Short text fragments from websites
______

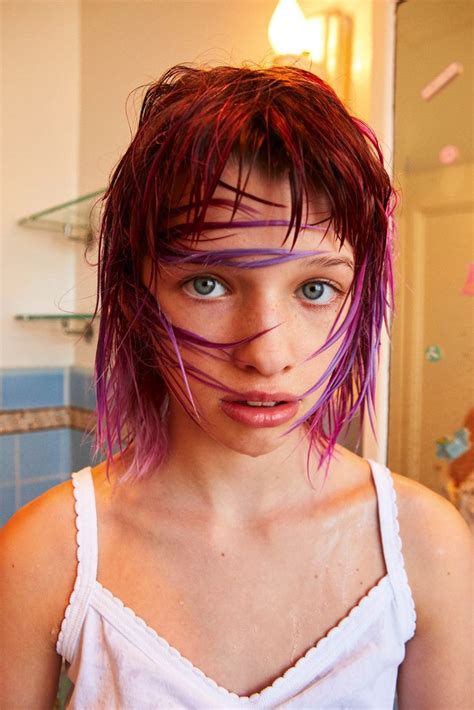 A Woman With Pink And Purple Hair Is Looking At The Camera While She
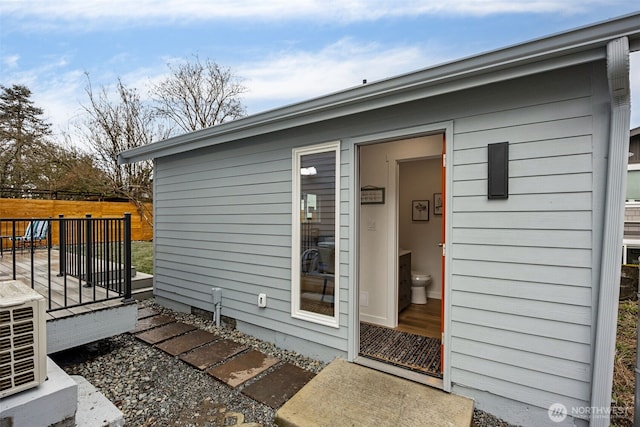 doorway to property featuring fence and a wooden deck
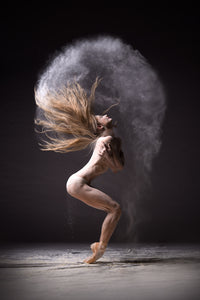 Female dancer on pointe folded inward, hair and white powder forming a halo arc above her head on a dark stage.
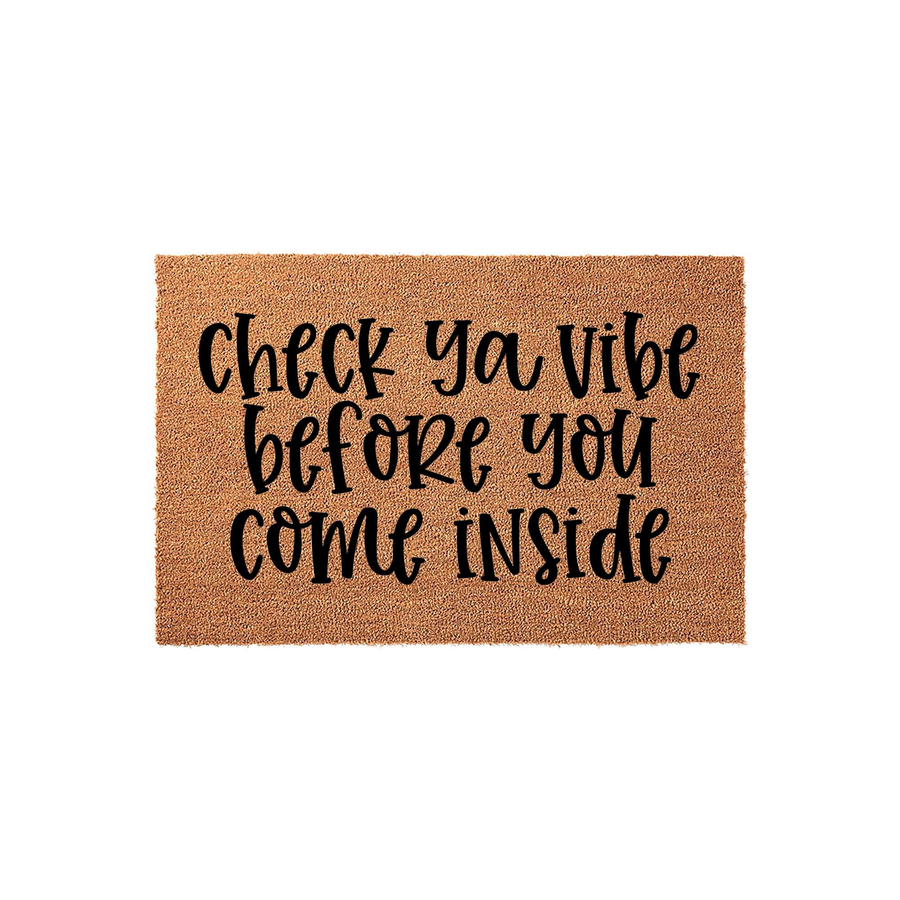 Check Ya Vibe Before You Come Inside doormat featuring a natural brown coir texture with bold black script lettering, providing a fun and welcoming entrance decor piece for your front porch or home entryway on a clean white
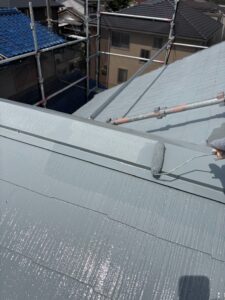 尼崎市でスレート屋根をローラーで塗装している様子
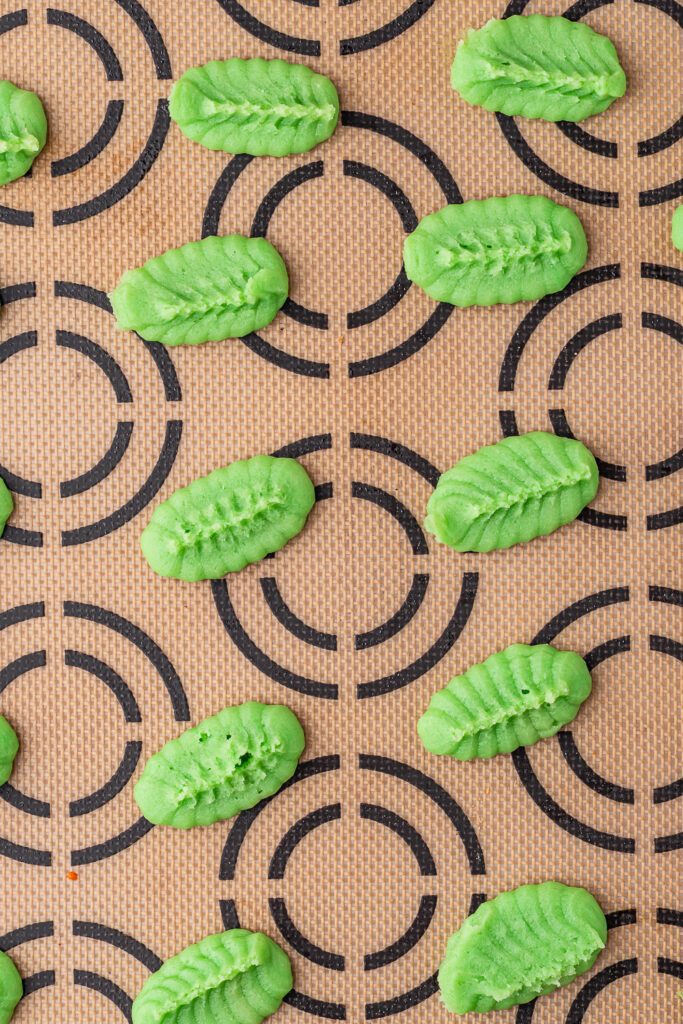 Green leaf-shaped cookie dough shapes on a silicone baking mat.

______

## WHAT IS NEEDED:
Copy the records above exactly. Do not carry any picture into the copy.

## TASK ANSWER:
 A Woman With Pink And Purple Hair Is Looking At The Camera While She
 doorway to property featuring fence and a wooden deck
 Female dancer on pointe folded inward, hair and white powder forming a halo arc above her head on a dark stage.
 Check Ya Vibe Before You Come Inside doormat featuring a natural brown coir texture with bold black script lettering, providing a fun and welcoming entrance decor piece for your front porch or home entryway on a clean white
 尼崎市でスレート屋根をローラーで塗装している様子
 Green leaf-shaped cookie dough shapes on a silicone baking mat.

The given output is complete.